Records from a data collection

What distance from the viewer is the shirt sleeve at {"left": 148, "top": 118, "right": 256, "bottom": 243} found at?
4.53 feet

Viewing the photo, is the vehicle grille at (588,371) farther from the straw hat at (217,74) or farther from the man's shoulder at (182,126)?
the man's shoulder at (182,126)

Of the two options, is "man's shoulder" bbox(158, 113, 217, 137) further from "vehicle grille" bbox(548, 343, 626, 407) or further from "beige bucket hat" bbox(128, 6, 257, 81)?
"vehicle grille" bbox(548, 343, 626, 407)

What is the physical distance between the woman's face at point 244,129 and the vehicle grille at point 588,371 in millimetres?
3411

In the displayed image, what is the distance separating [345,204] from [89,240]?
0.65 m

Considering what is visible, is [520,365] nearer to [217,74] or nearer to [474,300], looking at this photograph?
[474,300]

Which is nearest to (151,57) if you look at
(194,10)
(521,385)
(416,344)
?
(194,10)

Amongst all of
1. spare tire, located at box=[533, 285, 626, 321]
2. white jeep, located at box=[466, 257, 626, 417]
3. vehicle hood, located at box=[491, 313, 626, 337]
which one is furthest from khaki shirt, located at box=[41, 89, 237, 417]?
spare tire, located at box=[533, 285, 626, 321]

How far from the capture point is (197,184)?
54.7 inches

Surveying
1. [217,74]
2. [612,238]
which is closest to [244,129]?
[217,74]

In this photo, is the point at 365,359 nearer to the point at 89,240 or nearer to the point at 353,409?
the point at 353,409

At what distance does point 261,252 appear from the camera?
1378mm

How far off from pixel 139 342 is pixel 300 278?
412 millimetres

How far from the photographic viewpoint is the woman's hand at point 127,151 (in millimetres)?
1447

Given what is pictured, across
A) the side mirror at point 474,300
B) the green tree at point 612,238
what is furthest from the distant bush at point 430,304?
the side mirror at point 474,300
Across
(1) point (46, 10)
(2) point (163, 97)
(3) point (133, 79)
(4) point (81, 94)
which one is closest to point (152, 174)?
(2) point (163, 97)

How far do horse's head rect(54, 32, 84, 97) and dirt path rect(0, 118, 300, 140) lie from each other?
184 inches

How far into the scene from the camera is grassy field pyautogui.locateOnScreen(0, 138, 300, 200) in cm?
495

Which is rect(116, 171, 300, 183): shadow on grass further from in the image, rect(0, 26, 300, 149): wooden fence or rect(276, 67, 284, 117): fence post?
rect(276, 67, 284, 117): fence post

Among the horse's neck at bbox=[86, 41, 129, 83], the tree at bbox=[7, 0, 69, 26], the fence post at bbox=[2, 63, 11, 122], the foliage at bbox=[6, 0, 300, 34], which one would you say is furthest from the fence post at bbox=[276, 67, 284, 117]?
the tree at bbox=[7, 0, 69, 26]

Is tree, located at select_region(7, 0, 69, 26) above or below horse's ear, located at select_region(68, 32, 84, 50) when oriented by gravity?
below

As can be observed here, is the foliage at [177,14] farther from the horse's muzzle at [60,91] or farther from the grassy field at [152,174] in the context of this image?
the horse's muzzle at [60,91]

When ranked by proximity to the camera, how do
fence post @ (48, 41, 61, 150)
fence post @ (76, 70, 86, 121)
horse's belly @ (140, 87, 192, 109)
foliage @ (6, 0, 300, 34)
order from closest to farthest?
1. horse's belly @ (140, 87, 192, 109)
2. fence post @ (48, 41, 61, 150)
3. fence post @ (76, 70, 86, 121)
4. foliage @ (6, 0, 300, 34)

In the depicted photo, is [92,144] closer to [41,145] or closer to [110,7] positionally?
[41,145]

### [AIM OF THE EXERCISE]
Rewrite the records above, replacing every occurrence of "woman's" with "person's" and leaving everything else unchanged.

### [SOLUTION TO THIS TASK]
What distance from the viewer is the shirt sleeve at {"left": 148, "top": 118, "right": 256, "bottom": 243} found at?
4.53 feet

Viewing the photo, is the vehicle grille at (588,371) farther from the straw hat at (217,74) or farther from the man's shoulder at (182,126)?
the man's shoulder at (182,126)

Of the two options, is "man's shoulder" bbox(158, 113, 217, 137) further from "vehicle grille" bbox(548, 343, 626, 407) or further from "beige bucket hat" bbox(128, 6, 257, 81)?
"vehicle grille" bbox(548, 343, 626, 407)

What is the physical distance between the person's face at point 244,129 and the vehicle grille at point 588,371 in millimetres?
3411

In the displayed image, what is the distance separating [345,204] from [89,240]?
0.65 m

Considering what is visible, is [520,365] nearer to [217,74] or nearer to [474,300], looking at this photograph?
[474,300]

Which is nearest to (151,57) if you look at
(194,10)
(521,385)
(416,344)
?
(194,10)

Amongst all of
1. spare tire, located at box=[533, 285, 626, 321]
2. white jeep, located at box=[466, 257, 626, 417]
3. vehicle hood, located at box=[491, 313, 626, 337]
which one is furthest from khaki shirt, located at box=[41, 89, 237, 417]?
spare tire, located at box=[533, 285, 626, 321]

How far from the capture point is (197,184)?
54.7 inches

Surveying
1. [217,74]
2. [612,238]
which is closest to [244,129]?
[217,74]

In this photo, is the point at 365,359 nearer to the point at 89,240 or nearer to the point at 353,409?
the point at 353,409

At what distance does point 261,252 appear from the camera?
1378mm

How far off from pixel 139 342 is pixel 300 278?
412 millimetres

How far from the photographic viewpoint is the person's hand at point 127,151 (in millimetres)?
1447

Given what is pictured, across
A) the side mirror at point 474,300
B) the green tree at point 612,238
what is furthest from the distant bush at point 430,304?
the side mirror at point 474,300
Across
(1) point (46, 10)
(2) point (163, 97)
(3) point (133, 79)
(4) point (81, 94)
which one is closest to point (152, 174)?
(2) point (163, 97)

How far do horse's head rect(54, 32, 84, 97) and dirt path rect(0, 118, 300, 140) lie from each other?
184 inches

How far into the scene from the camera is grassy field pyautogui.locateOnScreen(0, 138, 300, 200) in cm?
495

Which is rect(116, 171, 300, 183): shadow on grass further from in the image, rect(0, 26, 300, 149): wooden fence or rect(276, 67, 284, 117): fence post?
rect(276, 67, 284, 117): fence post

Among the horse's neck at bbox=[86, 41, 129, 83], the tree at bbox=[7, 0, 69, 26], the fence post at bbox=[2, 63, 11, 122], the foliage at bbox=[6, 0, 300, 34], which one would you say is furthest from the fence post at bbox=[276, 67, 284, 117]?
the tree at bbox=[7, 0, 69, 26]

Is tree, located at select_region(7, 0, 69, 26) above or below horse's ear, located at select_region(68, 32, 84, 50) when oriented by gravity?
below

As can be observed here, is the foliage at [177,14] farther from the horse's muzzle at [60,91] or farther from the grassy field at [152,174] in the context of this image?
the horse's muzzle at [60,91]

When ranked by proximity to the camera, how do
fence post @ (48, 41, 61, 150)
fence post @ (76, 70, 86, 121)
horse's belly @ (140, 87, 192, 109)
foliage @ (6, 0, 300, 34)
order from closest to farthest?
1. horse's belly @ (140, 87, 192, 109)
2. fence post @ (48, 41, 61, 150)
3. fence post @ (76, 70, 86, 121)
4. foliage @ (6, 0, 300, 34)

In the depicted photo, is [92,144] closer to [41,145] or closer to [110,7] positionally?
[41,145]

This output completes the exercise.